**INSTRUCTIONS FOR THE TASK**. Copy the listing below, swapping every "road bike" for "racing bike" and leaving everything else unchanged.

= = = =

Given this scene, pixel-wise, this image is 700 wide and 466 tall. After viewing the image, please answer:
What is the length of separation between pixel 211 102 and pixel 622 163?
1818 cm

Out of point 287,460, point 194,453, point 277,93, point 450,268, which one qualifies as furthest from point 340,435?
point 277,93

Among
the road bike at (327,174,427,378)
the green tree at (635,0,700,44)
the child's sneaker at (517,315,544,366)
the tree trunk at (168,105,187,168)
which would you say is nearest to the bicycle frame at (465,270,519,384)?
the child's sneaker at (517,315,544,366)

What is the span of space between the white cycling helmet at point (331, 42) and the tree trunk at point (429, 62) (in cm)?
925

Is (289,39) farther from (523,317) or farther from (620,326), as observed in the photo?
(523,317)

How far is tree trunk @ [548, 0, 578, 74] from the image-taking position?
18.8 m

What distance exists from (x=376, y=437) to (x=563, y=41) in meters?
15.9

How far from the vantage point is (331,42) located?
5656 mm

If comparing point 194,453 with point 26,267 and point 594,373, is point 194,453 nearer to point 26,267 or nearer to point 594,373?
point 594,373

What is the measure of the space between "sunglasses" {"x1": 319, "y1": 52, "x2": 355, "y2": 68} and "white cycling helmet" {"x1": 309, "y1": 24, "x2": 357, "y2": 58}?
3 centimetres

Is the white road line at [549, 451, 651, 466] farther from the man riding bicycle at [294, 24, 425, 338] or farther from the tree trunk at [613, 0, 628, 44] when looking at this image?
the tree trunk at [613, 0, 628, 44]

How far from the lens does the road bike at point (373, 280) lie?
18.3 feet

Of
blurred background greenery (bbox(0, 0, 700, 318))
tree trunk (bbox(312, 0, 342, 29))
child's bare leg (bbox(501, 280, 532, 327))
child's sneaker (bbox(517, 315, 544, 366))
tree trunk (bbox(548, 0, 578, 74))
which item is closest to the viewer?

= = = =

**FULL OUTPUT**.
Given this scene, pixel-wise, this image is 700 wide and 466 tall. After viewing the image, please answer:
What is the length of separation between pixel 211 102 and pixel 622 163?
1818 cm

Out of point 287,460, point 194,453, point 277,93, point 450,268, which one qualifies as furthest from point 340,435?
point 277,93

Among
the racing bike at (327,174,427,378)
the green tree at (635,0,700,44)
the child's sneaker at (517,315,544,366)
the tree trunk at (168,105,187,168)
which would you say is nearest to the bicycle frame at (465,270,519,384)?
the child's sneaker at (517,315,544,366)

What is the span of space between the white cycling helmet at point (331, 42) and the tree trunk at point (429, 62) (in cm)?
925

Is (289,39) farther from (523,317) or farther from (620,326), as observed in the photo?
(523,317)

How far is tree trunk @ [548, 0, 578, 74] from the image-taking position?
18.8 m

What distance exists from (x=376, y=437) to (x=563, y=41) in meters?
15.9

How far from the vantage point is (331,42) located?
5656 mm

If comparing point 194,453 with point 26,267 and point 594,373, is point 194,453 nearer to point 26,267 or nearer to point 594,373?
point 594,373

What is the measure of the space between "sunglasses" {"x1": 319, "y1": 52, "x2": 355, "y2": 68} and "white cycling helmet" {"x1": 309, "y1": 24, "x2": 357, "y2": 58}?
3 centimetres

Is the white road line at [549, 451, 651, 466] farther from the man riding bicycle at [294, 24, 425, 338] or farther from the tree trunk at [613, 0, 628, 44] when looking at this image?
the tree trunk at [613, 0, 628, 44]

How far from the lens does the racing bike at point (373, 280) lie?
18.3 feet

Of
blurred background greenery (bbox(0, 0, 700, 318))
tree trunk (bbox(312, 0, 342, 29))
child's bare leg (bbox(501, 280, 532, 327))
child's sneaker (bbox(517, 315, 544, 366))
tree trunk (bbox(548, 0, 578, 74))
which item is closest to the viewer?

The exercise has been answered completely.